Turmoil In Punjab by Ramesh Inder Singh

Turmoil In Punjab by Ramesh Inder Singh

Author:Ramesh Inder Singh
Language: eng
Format: epub
Tags: null
Publisher: HarperCollins India
Published: 2022-10-15T00:00:00+00:00


27

The Hindu Exodus

ABOUT FIFTY HINDU FAMILIES FROM TARN TARAN VILLAGE MOVED out to Karnal, without the civil administration knowing about it—we had been caught napping. There had been no intelligence alerts, nor had the grass-roots revenue officials sent any report. It was a collective administrative dereliction. The news of mass migration in the media set alarm bells ringing and I rushed to Haryana to persuade the Hindus to return to their homes in Punjab.

The migration had started from Batala, the industrial town in Gurdaspur district. On 20 February 1986, the terrorists targeted innocent civilians in this town. The situation assumed a communal colour when the supply of essential commodities to the town was stopped, by provoking the people of surrounding villages to lay blockades on all entry points to the city. Nearly thirty shops were damaged or looted and about seven factories were set on fire by the mobs. Curfew was imposed. The administration did succeed in controlling the situation, but the ineffectiveness of the system to protect the innocents got ingrained in the minds of the common man. Faith in the ability of the administration was further eroded when on 24 February, in a daring raid on the armoury of the Government Railway Police at Tarn Taran, terrorists looted sixteen rifles and over 400 cartridges, and escaped.

In Amritsar district, the migration began as a trickle in early 1986, first from the hotbed of terrorism, Fatehabad, and its adjoining villages, and slowly spread to other parts of the district. Suddenly, posters appeared in the villages asking Hindus to leave. In a few cases, prominent Hindus received threat letters. It was a chilling affair. In village after village, the militants would come, usually at midnight, mercilessly slaughter the targeted men and even women and children, fire warning shots in the air, occasionally raise slogans and disappear. They did not even spare the old and the infirm. Our sector scheme under which paramilitary forces were deployed to cover villages with Hindu habitations had not worked. Nor had the liberal grant of arms licences to Hindus or the setting up of village defence committees and thikri pehra, where all able-bodied men and those holding licensed weapons were voluntarily inducted to keep vigil.

It was a well-planned strategy of the ISI to sharpen communal polarization in Punjab. Pakistan-sponsored agents had started working on it in the early 1980s by planting cigarettes in gurdwaras and severed parts of cows in temples, but at that time, passions were modulated by saner elements in both the communities.
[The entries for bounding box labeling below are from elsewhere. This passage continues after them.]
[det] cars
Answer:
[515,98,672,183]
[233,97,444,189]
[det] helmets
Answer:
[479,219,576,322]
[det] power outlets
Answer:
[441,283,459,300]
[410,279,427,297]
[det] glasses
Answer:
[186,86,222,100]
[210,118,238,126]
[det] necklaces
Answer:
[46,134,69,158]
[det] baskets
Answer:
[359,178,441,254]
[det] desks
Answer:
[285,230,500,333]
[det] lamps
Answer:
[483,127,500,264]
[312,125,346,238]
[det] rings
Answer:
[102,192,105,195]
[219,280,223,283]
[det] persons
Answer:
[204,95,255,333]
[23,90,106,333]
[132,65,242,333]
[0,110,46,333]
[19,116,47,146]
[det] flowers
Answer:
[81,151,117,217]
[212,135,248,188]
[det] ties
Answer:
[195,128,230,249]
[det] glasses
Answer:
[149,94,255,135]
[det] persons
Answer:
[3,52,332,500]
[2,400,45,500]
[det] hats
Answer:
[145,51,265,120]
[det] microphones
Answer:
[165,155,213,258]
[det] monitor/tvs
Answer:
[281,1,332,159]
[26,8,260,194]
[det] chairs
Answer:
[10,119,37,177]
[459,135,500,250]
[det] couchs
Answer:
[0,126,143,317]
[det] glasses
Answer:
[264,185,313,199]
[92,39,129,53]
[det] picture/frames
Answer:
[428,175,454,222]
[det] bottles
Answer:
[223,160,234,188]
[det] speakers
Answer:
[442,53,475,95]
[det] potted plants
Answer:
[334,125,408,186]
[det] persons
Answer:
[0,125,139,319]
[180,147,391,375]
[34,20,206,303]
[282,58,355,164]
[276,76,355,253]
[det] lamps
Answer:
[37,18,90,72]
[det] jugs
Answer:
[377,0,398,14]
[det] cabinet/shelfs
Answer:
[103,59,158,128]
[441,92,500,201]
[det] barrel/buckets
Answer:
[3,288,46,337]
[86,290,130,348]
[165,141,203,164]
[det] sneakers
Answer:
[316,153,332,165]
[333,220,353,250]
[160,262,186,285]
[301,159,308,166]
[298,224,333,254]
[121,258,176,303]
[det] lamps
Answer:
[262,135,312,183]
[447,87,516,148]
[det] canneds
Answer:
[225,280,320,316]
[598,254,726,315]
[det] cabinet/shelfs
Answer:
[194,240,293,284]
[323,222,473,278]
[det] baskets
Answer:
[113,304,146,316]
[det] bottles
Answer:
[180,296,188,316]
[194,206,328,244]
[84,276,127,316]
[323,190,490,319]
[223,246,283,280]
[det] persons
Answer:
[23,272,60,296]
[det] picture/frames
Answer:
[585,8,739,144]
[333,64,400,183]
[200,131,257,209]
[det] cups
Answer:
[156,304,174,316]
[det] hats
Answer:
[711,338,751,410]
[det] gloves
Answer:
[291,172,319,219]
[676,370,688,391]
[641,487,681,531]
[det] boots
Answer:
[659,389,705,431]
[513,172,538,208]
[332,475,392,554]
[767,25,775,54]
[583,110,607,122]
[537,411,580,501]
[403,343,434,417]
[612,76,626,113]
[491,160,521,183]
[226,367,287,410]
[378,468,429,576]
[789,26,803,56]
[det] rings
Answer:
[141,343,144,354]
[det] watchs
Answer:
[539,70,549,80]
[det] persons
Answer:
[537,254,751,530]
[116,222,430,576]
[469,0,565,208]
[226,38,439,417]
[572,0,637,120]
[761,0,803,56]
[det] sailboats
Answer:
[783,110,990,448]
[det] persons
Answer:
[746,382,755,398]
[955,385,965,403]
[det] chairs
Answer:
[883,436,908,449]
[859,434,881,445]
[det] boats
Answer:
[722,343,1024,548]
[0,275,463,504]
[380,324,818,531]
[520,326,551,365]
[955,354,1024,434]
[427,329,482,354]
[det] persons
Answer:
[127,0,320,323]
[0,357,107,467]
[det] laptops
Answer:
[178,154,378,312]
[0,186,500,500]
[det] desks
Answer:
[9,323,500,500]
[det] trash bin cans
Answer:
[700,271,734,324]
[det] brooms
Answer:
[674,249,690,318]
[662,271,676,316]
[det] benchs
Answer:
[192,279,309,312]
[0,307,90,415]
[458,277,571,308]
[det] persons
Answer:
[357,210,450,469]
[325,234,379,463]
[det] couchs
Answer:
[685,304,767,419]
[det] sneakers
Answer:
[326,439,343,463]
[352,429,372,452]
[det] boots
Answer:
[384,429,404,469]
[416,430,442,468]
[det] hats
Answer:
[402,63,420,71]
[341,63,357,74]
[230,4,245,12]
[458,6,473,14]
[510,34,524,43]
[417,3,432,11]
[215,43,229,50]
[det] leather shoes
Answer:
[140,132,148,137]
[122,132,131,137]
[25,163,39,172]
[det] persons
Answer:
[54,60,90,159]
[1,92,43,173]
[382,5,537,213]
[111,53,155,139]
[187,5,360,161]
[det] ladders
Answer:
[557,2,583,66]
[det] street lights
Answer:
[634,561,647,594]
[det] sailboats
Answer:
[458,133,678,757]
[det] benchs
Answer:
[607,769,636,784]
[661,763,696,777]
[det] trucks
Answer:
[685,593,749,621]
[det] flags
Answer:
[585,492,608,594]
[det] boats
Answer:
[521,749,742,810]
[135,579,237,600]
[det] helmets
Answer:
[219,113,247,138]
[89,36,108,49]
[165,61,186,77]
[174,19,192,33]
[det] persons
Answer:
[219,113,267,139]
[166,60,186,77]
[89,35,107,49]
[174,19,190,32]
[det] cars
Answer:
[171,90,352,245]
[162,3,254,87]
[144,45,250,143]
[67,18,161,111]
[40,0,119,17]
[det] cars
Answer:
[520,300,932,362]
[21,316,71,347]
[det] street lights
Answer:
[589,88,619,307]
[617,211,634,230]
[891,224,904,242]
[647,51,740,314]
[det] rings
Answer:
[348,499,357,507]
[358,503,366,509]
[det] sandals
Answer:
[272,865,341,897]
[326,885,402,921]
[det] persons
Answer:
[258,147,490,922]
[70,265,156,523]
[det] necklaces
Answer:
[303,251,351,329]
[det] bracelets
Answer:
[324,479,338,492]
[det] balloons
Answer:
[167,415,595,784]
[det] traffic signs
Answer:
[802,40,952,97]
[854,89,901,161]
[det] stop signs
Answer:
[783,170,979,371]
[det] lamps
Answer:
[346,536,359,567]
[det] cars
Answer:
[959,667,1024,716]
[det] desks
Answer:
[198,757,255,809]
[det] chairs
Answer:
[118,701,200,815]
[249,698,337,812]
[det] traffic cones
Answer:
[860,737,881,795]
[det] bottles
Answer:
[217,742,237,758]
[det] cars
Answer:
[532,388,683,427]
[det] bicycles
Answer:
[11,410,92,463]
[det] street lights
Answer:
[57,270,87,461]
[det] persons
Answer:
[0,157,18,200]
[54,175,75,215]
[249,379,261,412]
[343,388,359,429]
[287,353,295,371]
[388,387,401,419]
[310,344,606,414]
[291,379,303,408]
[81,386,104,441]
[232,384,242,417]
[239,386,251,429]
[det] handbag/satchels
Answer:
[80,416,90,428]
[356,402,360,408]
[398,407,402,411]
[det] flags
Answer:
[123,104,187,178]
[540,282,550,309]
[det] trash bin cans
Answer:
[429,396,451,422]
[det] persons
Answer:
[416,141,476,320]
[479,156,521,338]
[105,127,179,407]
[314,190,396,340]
However, 1984 provided militants with the opportunity to trigger an exodus from Punjab, when victims of the anti-Sikh violence, after the assassination of Indira Gandhi, started converging from all over India to Punjab. By the second week of November 1984, some 50,000 of them had reached the state. Over 1,814 of them arrived in Amritsar in the first few days of November, hoping for help from the SGPC. They narrated horrendous stories of killings and that added to the prevailing social tension in the city.